• _THE INPUT_
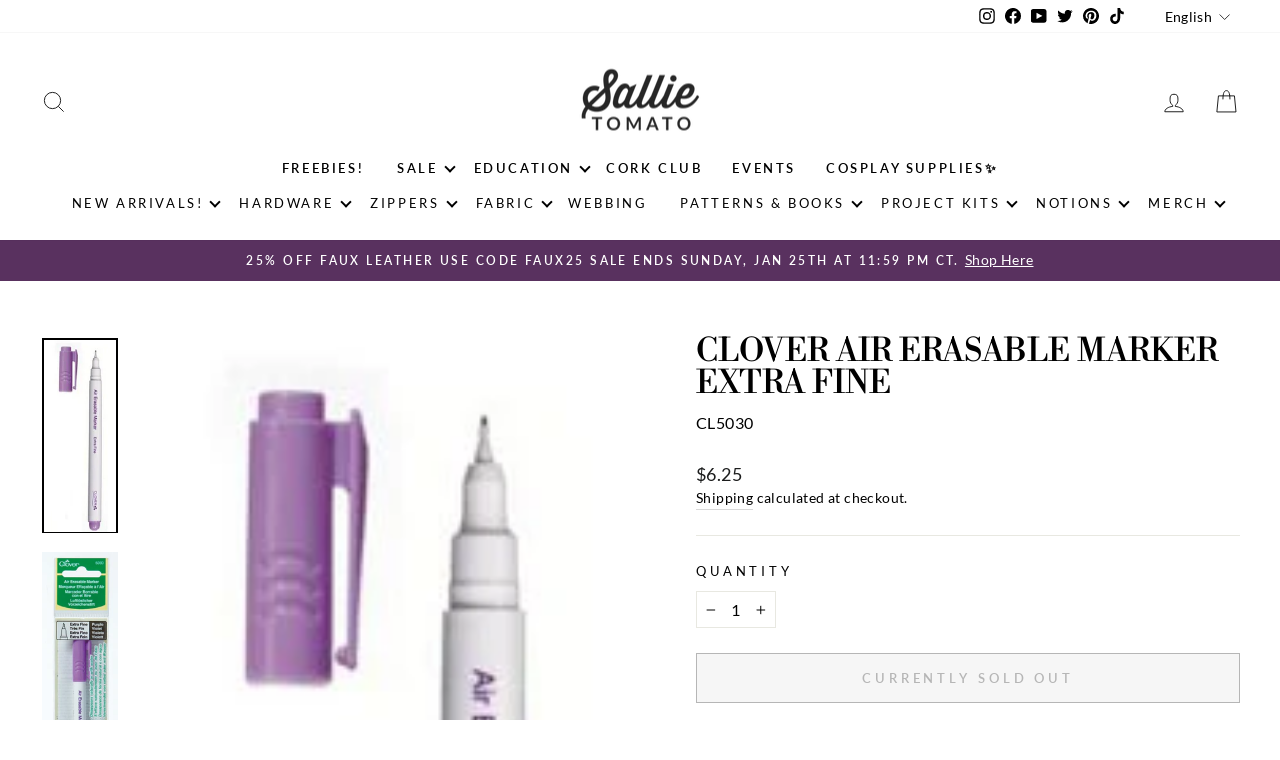

--- FILE ---
content_type: text/javascript
request_url: https://sallietomato.com/cdn/shop/t/50/assets/custom.js?v=173699650908121163621727682036
body_size: -107
content:
$(document).ready(function(){window.giftLoading=!1}),window.giftItem=()=>{if(window.giftLoading)return;window.giftLoading=!0;const prd_id=$(".product_id").val(),prd_cart_limit=$(".price_limit").val();prd_id&&prd_cart_limit&&$.getJSON(window.Shopify.routes.root+"cart.js",function(result){const cartItems=result.items,cart_subTotal=result.total_price,hasAddonItemInCart=cartItems.filter(item=>item.id==prd_id),isGift=hasAddonItemInCart.length>0;cartItems.length===0?$(".hide_wrapper").hide():cartItems.length===1&&!isGift&&$(".hide_wrapper").show(),isGift||$(".js__success_addon").hide(),cart_subTotal>=prd_cart_limit&&!isGift?addGiftToCart(prd_id):cart_subTotal<prd_cart_limit&&isGift?removeGiftFromCart(hasAddonItemInCart[0].key):window.giftLoading=!1})};function addGiftToCart(prd_id){$.ajax({type:"POST",url:window.Shopify.routes.root+"cart/add.js",data:{quantity:1,id:prd_id,properties:{free_product:"Free product"}},dataType:"json",success:function(data){$(".js__success_addon").show(),$(".hide_wrapper").hide(),openCartDrawer()},error:function(){console.error("Error adding gift to cart")},complete:function(){window.giftLoading=!1}})}function removeGiftFromCart(cartKey){const formData={updates:{}};formData.updates[cartKey]=0,fetch(window.Shopify.routes.root+"cart/update.js",{method:"POST",headers:{"Content-Type":"application/json"},body:JSON.stringify(formData)}).then(response=>response.json()).then(result=>{openCartDrawer()}).catch(error=>{console.error("Error removing gift from cart",error)}).finally(()=>{window.giftLoading=!1})}function openCartDrawer(){const cart=new theme.CartDrawer;cart.init(),cart.open()}window.updateCartItem=(key,qty)=>{const formData={updates:{}};formData.updates[key]=qty,fetch(window.Shopify.routes.root+"cart/update.js",{method:"POST",headers:{"Content-Type":"application/json"},body:JSON.stringify(formData)}).then(response=>response.json()).catch(error=>{console.error("Error updating cart item",error)}).finally(()=>{window.giftLoading=!1})};
//# sourceMappingURL=/cdn/shop/t/50/assets/custom.js.map?v=173699650908121163621727682036


--- FILE ---
content_type: text/javascript
request_url: https://www.neowauk.com/EventProvider/shopifymodelint_c9854sallie-tomato.myshopify.com.js?shop=sallie-tomato.myshopify.com
body_size: 2706
content:
/*<script src="http://ajax.googleapis.com/ajax/libs/jquery/1.11.1/jquery.min.js"></script>
<script type="text/JavaScript" src="https://www.neowauk.com/EventProvider/EventProvider_src.js"></script>

<script type="text/javascript">

$(window).load(function() {

     fetcheventforcheckout("c64","nwshopify.myshopify.com","","","","",'');

    });
</script>*/

(function () {
	 
    function loadScript(url, callback) {
 
        var script = document.createElement("script")
        script.type = "text/javascript";
 
        if (script.readyState) { //IE
            script.onreadystatechange = function () {
                if (script.readyState == "loaded" || script.readyState == "complete") {
                    script.onreadystatechange = null;
                    callback();
                }
            };
        } else { //Others
            script.onload = function () {
                callback();
            };
        }
 
        script.src = url;
        document.getElementsByTagName("head")[0].appendChild(script);
    }
 
    loadScript("https://www.neowauk.com/EventProvider/EventProvider_src.js", function () {

var browserurl= window.location.href;     
         //jQuery loaded
         console.log('loaded');
         //document.write('<link rel="stylesheet" type="text/css" href="https://www.neowauk.com/WebSiteEventManager/pages/css/neowauk.css">')
         var divTagcss = document.createElement("div");
         divTagcss.id ="neowaukcss";
         divTagcss.innerHTML = '<link rel="stylesheet" type="text/css" href="https://www.neowauk.com/WebSiteEventManager/pages/css/neowauk.css">';
         document.body.appendChild(divTagcss);
 	var divTagInlinecss = document.createElement("div");
 	divTagInlinecss.id ="neowaukInLinecss";
         divTagInlinecss.innerHTML = '<style type = "text/css">.chrome input[type="radio"],.safari input[type="radio"]{display:compact;float:none;display:-webkit-inline-box;width: 10px;height: 10px;}.chrome input[type="radio"]:after,.safari input[type="radio"]:after{content:"";display:block;width: 8px;height: 8px;margin-top:-1px;} </style>';
         document.body.appendChild(divTagcss);

document.body.appendChild(divTagInlinecss);


         var divTag = document.createElement("div");
         divTag.id ="luckybox";
       divTag.style.zIndex = "99999";
    divTag.style.lineHeight = "1.2";
         document.body.appendChild(divTag);
 if(browserurl.indexOf("checkout") == -1 )
         fetcheventforcheckout("c9854","sallie-tomato.myshopify.com","","","","",''); 
 if(browserurl.indexOf("checkout") != -1 )
         fetcheventforcheckout("c9854","sallie-tomato.myshopify.com","","","","",''); 
    });
 
 
})();

//alert("in script");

• _TASK INSTRUCTIONS_
Repeat the data word for word, excluding any image.

• _RESULT BELOW_
--- FILE ---
content_type: text/javascript
request_url: https://sallietomato.com/cdn/shop/t/50/assets/custom.js?v=173699650908121163621727682036
body_size: -107
content:
$(document).ready(function(){window.giftLoading=!1}),window.giftItem=()=>{if(window.giftLoading)return;window.giftLoading=!0;const prd_id=$(".product_id").val(),prd_cart_limit=$(".price_limit").val();prd_id&&prd_cart_limit&&$.getJSON(window.Shopify.routes.root+"cart.js",function(result){const cartItems=result.items,cart_subTotal=result.total_price,hasAddonItemInCart=cartItems.filter(item=>item.id==prd_id),isGift=hasAddonItemInCart.length>0;cartItems.length===0?$(".hide_wrapper").hide():cartItems.length===1&&!isGift&&$(".hide_wrapper").show(),isGift||$(".js__success_addon").hide(),cart_subTotal>=prd_cart_limit&&!isGift?addGiftToCart(prd_id):cart_subTotal<prd_cart_limit&&isGift?removeGiftFromCart(hasAddonItemInCart[0].key):window.giftLoading=!1})};function addGiftToCart(prd_id){$.ajax({type:"POST",url:window.Shopify.routes.root+"cart/add.js",data:{quantity:1,id:prd_id,properties:{free_product:"Free product"}},dataType:"json",success:function(data){$(".js__success_addon").show(),$(".hide_wrapper").hide(),openCartDrawer()},error:function(){console.error("Error adding gift to cart")},complete:function(){window.giftLoading=!1}})}function removeGiftFromCart(cartKey){const formData={updates:{}};formData.updates[cartKey]=0,fetch(window.Shopify.routes.root+"cart/update.js",{method:"POST",headers:{"Content-Type":"application/json"},body:JSON.stringify(formData)}).then(response=>response.json()).then(result=>{openCartDrawer()}).catch(error=>{console.error("Error removing gift from cart",error)}).finally(()=>{window.giftLoading=!1})}function openCartDrawer(){const cart=new theme.CartDrawer;cart.init(),cart.open()}window.updateCartItem=(key,qty)=>{const formData={updates:{}};formData.updates[key]=qty,fetch(window.Shopify.routes.root+"cart/update.js",{method:"POST",headers:{"Content-Type":"application/json"},body:JSON.stringify(formData)}).then(response=>response.json()).catch(error=>{console.error("Error updating cart item",error)}).finally(()=>{window.giftLoading=!1})};
//# sourceMappingURL=/cdn/shop/t/50/assets/custom.js.map?v=173699650908121163621727682036


--- FILE ---
content_type: text/javascript
request_url: https://www.neowauk.com/EventProvider/shopifymodelint_c9854sallie-tomato.myshopify.com.js?shop=sallie-tomato.myshopify.com
body_size: 2706
content:
/*<script src="http://ajax.googleapis.com/ajax/libs/jquery/1.11.1/jquery.min.js"></script>
<script type="text/JavaScript" src="https://www.neowauk.com/EventProvider/EventProvider_src.js"></script>

<script type="text/javascript">

$(window).load(function() {

     fetcheventforcheckout("c64","nwshopify.myshopify.com","","","","",'');

    });
</script>*/

(function () {
	 
    function loadScript(url, callback) {
 
        var script = document.createElement("script")
        script.type = "text/javascript";
 
        if (script.readyState) { //IE
            script.onreadystatechange = function () {
                if (script.readyState == "loaded" || script.readyState == "complete") {
                    script.onreadystatechange = null;
                    callback();
                }
            };
        } else { //Others
            script.onload = function () {
                callback();
            };
        }
 
        script.src = url;
        document.getElementsByTagName("head")[0].appendChild(script);
    }
 
    loadScript("https://www.neowauk.com/EventProvider/EventProvider_src.js", function () {

var browserurl= window.location.href;     
         //jQuery loaded
         console.log('loaded');
         //document.write('<link rel="stylesheet" type="text/css" href="https://www.neowauk.com/WebSiteEventManager/pages/css/neowauk.css">')
         var divTagcss = document.createElement("div");
         divTagcss.id ="neowaukcss";
         divTagcss.innerHTML = '<link rel="stylesheet" type="text/css" href="https://www.neowauk.com/WebSiteEventManager/pages/css/neowauk.css">';
         document.body.appendChild(divTagcss);
 	var divTagInlinecss = document.createElement("div");
 	divTagInlinecss.id ="neowaukInLinecss";
         divTagInlinecss.innerHTML = '<style type = "text/css">.chrome input[type="radio"],.safari input[type="radio"]{display:compact;float:none;display:-webkit-inline-box;width: 10px;height: 10px;}.chrome input[type="radio"]:after,.safari input[type="radio"]:after{content:"";display:block;width: 8px;height: 8px;margin-top:-1px;} </style>';
         document.body.appendChild(divTagcss);

document.body.appendChild(divTagInlinecss);


         var divTag = document.createElement("div");
         divTag.id ="luckybox";
       divTag.style.zIndex = "99999";
    divTag.style.lineHeight = "1.2";
         document.body.appendChild(divTag);
 if(browserurl.indexOf("checkout") == -1 )
         fetcheventforcheckout("c9854","sallie-tomato.myshopify.com","","","","",''); 
 if(browserurl.indexOf("checkout") != -1 )
         fetcheventforcheckout("c9854","sallie-tomato.myshopify.com","","","","",''); 
    });
 
 
})();

//alert("in script");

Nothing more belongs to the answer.